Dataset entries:
::::

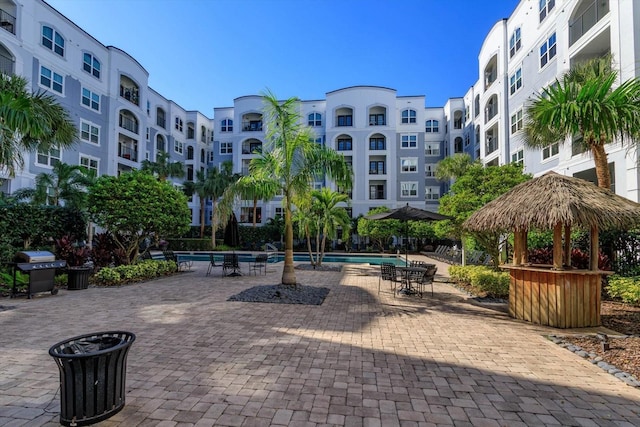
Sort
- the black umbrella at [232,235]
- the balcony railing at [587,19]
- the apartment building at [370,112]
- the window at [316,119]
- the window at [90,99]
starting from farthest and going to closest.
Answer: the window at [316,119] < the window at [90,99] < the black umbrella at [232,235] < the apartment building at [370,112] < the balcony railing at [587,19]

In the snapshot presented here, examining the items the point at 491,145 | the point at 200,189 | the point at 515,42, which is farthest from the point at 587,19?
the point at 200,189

::::

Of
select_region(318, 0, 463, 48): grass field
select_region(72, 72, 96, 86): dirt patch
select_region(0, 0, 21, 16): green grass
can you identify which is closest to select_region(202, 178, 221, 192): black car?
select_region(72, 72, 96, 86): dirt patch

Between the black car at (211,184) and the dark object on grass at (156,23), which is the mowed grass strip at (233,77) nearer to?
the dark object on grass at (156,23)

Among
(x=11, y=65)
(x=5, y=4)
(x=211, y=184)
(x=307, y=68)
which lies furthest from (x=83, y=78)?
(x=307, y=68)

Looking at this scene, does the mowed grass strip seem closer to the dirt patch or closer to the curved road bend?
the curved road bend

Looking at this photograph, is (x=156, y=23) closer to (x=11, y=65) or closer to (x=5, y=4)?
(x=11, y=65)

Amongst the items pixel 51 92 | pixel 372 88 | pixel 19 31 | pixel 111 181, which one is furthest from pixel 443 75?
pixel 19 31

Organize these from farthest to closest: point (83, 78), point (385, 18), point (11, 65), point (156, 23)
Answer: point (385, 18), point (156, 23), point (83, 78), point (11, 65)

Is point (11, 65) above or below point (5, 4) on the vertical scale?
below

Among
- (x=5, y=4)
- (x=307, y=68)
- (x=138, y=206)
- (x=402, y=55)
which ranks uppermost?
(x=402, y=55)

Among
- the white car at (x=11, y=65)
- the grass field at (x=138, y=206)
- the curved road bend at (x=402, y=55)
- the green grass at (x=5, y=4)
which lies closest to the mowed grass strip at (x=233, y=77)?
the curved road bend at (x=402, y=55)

::::

### Exercise instructions:
Edit the records starting at the line containing "Looking at this photograph, is" and ending at the line containing "Answer: point (385, 18), point", changing "furthest" to "farthest" while keeping every other part the same.

### The output:
Looking at this photograph, is (x=156, y=23) closer to (x=11, y=65) or closer to (x=5, y=4)?
(x=11, y=65)

Amongst the items pixel 51 92 | pixel 372 88 | pixel 19 31 | pixel 111 181, which one is farthest from pixel 443 75?
pixel 19 31

Organize these from farthest to closest: point (83, 78), point (385, 18), point (11, 65), point (156, 23)
Answer: point (385, 18), point (156, 23), point (83, 78), point (11, 65)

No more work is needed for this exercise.